I have the following channel with $\mathcal X = \mathcal Y$:
$ p(y|x) = \begin{bmatrix} 1/2 & 1/2 & 0 \\ 0 & 1/2 & 1/2 \\ 1/2 & 0 & 1/2\end{bmatrix} $
Is it possible to decrease the capacity by adding a row to the channel matrix?
I think not, this is what I have so far,
I added the following last row (it can be any row for that matter):
$ p(y|x) = \begin{bmatrix} 1/2 & 1/2 & 0 \\ 0 & 1/2 & 1/2 \\ 1/2 & 0 & 1/2 \\ 1/3 & 1/3 & 1/3 \\ \end{bmatrix} $
I showed that if I pick $P_x = \left\{ \frac{1}{3},\frac{1}{3}, \frac{1}{3}, 0\right\}$, the capacity will not decrease for any row, meaning that by ignoring the added symbol to $\mathcal{X}$ the capacity will not be reduced.
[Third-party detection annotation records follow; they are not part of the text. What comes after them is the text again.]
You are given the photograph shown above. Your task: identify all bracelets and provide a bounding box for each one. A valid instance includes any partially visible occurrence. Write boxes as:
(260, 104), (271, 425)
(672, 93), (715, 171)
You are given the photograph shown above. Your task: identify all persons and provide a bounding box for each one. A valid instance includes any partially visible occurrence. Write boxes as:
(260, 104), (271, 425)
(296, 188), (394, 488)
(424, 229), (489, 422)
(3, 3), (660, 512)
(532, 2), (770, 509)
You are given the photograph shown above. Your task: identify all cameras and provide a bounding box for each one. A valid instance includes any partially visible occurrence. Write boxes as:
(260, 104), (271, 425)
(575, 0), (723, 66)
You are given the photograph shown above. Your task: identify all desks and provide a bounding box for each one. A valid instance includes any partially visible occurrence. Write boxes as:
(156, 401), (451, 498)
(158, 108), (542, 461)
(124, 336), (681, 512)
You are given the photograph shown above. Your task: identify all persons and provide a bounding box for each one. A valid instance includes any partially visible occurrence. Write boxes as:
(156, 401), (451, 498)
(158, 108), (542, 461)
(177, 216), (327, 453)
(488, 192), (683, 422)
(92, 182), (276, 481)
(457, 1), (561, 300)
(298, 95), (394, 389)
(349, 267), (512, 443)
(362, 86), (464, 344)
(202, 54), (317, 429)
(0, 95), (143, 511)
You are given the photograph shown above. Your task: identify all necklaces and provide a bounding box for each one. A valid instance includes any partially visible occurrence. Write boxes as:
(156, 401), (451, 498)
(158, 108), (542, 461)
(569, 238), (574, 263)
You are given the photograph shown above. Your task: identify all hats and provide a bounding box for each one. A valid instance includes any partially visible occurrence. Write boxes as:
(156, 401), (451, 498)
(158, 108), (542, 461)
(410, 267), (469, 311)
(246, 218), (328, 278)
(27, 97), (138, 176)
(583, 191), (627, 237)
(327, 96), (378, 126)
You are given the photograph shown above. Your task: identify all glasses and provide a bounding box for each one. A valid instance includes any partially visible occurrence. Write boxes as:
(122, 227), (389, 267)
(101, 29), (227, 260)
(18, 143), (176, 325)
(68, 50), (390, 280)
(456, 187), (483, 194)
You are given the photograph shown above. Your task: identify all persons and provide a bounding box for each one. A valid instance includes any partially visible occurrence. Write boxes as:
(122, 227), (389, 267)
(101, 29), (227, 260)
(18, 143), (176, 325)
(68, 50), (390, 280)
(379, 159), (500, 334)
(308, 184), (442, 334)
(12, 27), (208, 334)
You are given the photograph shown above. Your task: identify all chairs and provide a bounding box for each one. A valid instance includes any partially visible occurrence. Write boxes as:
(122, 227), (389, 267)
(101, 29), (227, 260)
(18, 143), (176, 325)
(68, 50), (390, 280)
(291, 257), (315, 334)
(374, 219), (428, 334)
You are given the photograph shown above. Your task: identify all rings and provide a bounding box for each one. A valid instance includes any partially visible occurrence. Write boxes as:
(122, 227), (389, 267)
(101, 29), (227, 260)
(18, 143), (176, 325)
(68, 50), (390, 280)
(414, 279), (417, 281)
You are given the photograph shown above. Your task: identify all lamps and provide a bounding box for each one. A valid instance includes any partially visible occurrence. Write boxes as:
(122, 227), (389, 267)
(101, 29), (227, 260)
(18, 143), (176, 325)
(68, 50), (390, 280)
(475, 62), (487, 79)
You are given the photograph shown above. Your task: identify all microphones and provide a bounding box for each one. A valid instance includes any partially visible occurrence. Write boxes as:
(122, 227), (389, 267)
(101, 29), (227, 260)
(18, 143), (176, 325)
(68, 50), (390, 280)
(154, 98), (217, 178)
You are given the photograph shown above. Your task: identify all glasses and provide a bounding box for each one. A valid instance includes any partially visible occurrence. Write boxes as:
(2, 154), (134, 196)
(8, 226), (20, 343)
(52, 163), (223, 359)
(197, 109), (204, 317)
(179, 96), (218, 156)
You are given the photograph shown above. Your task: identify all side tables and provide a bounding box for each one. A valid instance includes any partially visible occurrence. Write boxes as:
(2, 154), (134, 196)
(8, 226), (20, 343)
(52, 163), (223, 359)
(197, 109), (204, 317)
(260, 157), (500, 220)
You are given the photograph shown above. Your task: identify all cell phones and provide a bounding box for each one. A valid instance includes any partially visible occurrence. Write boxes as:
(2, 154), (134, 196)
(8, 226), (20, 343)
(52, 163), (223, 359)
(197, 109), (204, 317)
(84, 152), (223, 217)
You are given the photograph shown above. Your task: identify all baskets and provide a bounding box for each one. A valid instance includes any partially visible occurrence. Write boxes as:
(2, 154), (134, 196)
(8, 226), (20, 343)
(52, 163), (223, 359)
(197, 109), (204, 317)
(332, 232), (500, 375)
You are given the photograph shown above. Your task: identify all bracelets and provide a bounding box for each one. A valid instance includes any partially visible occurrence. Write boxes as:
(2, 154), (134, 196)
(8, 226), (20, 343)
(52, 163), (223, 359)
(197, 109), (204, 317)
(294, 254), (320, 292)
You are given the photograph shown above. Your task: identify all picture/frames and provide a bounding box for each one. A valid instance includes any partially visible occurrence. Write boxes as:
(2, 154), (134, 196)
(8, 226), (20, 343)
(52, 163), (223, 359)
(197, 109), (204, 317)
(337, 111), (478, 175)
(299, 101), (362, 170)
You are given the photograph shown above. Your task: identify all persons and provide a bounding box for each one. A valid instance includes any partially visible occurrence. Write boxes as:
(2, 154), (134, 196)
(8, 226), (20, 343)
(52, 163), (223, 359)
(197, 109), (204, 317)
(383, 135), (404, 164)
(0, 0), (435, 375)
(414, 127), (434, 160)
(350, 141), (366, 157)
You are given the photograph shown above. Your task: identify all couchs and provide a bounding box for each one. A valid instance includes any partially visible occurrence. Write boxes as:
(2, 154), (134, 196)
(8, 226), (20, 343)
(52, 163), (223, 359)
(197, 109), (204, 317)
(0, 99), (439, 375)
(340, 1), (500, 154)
$$ C = \max_{P_X}I(X;Y) = H(Y) - H(Y|X) \approx 0.584 $$, as it was before adding the row.
Is there a way to formulate a more theoretical / general solution, using any of the coding channel related theorems?
It might got to do with the channel's rate, that can only be bigger or equal to the rate after the row is added.
Thank you,
As I mentioned in comments, adding a row increases the input symbol set by one. You can always choose to never use the new symbol. So adding the new symbol cannot hurt channel capacity. Formally it means that the new set of joint distributions on $(X,Y)$ includes all old joint distributions on $(X,Y)$ (so what we can do with the new symbol is at least as good or better).
Generally, if $\mathcal{X}=\{x_1, ..., x_n\}$ is a finite and nonempty input symbol set, we can define $S(\mathcal{X})$ as the probability simplex on $\mathcal{X}$: $$S(\mathcal{X}) = \left\{(p(x))_{x\in \mathcal{X}}: \sum_{x\in\mathcal{X}} p(x) = 1, p(x)\geq 0 \quad \forall x \in \mathcal{X}\right\}$$
Given:
Let $\mathcal{X}$, $\mathcal{Y}$, and $\tilde{\mathcal{X}}$ be finite and nonempty sets that satisfy $\mathcal{X}\subseteq\tilde{\mathcal{X}}$.
Suppose we have given channel probabilities $$ p(y|x)=P[Y=y|X=x] \quad \forall (x,y) \in \tilde{\mathcal{X}}\times \mathcal{Y}$$
Then:
$$\sup_{p \in S(\mathcal{X})} I(X;Y) = \sup_{p \in S(\tilde{\mathcal{X}}): p(x)=0 \: \forall x \notin \mathcal{X}}I(X;Y)\leq \sup_{p \in S(\tilde{\mathcal{X}})} I(X;Y)$$
which just means that expanding the input symbol set from $\mathcal{X}$ to $\tilde{\mathcal{X}}$ cannot decrease channel capacity. The inequality trivially holds because $$ \{p \in S(\tilde{\mathcal{X}}): p(x)=0 \: \forall x \notin \mathcal{X}\}\subseteq \{p \in S(\tilde{\mathcal{X}})\}$$